**Problem:** Look for "Jeder" in each line of the entries, and return the matching lines.

**Records contained in a dataset:**
____

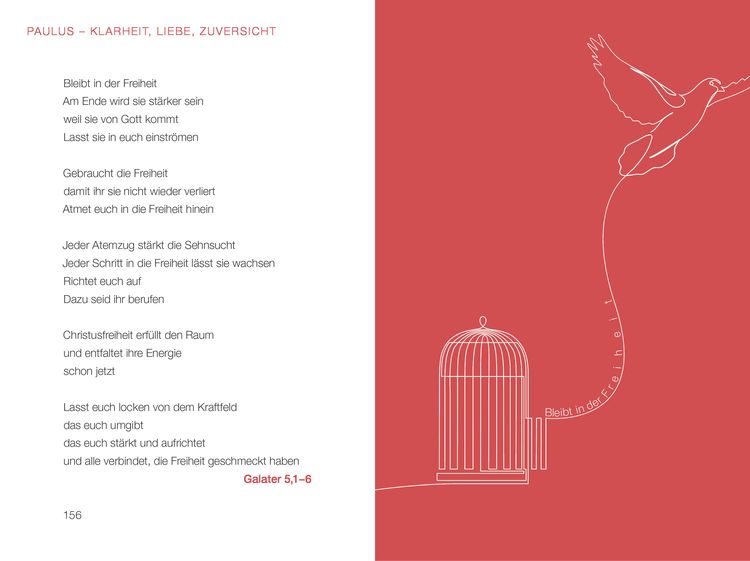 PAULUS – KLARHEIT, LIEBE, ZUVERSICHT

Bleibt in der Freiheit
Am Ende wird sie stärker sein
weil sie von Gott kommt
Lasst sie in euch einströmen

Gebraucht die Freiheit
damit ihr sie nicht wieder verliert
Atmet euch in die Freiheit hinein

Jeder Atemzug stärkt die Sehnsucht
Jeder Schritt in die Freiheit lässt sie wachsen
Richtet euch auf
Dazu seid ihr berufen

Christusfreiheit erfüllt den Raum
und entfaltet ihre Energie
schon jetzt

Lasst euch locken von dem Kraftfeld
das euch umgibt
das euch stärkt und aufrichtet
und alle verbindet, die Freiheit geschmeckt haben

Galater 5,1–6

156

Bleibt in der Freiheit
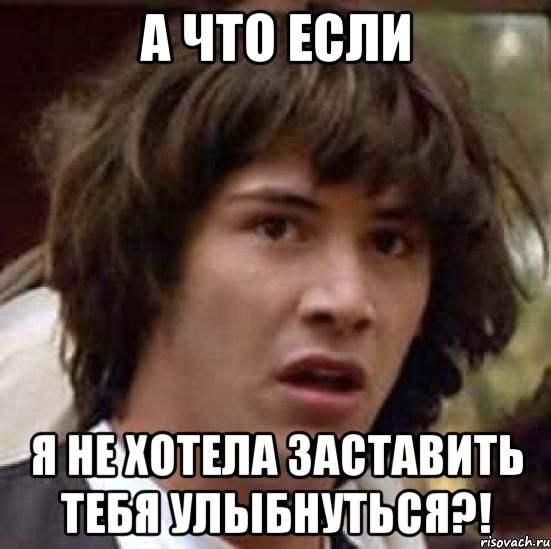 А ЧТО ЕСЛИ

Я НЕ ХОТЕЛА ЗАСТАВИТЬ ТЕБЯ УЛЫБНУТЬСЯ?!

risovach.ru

____

**Written reply:**
Jeder Atemzug stärkt die Sehnsucht
Jeder Schritt in die Freiheit lässt sie wachsen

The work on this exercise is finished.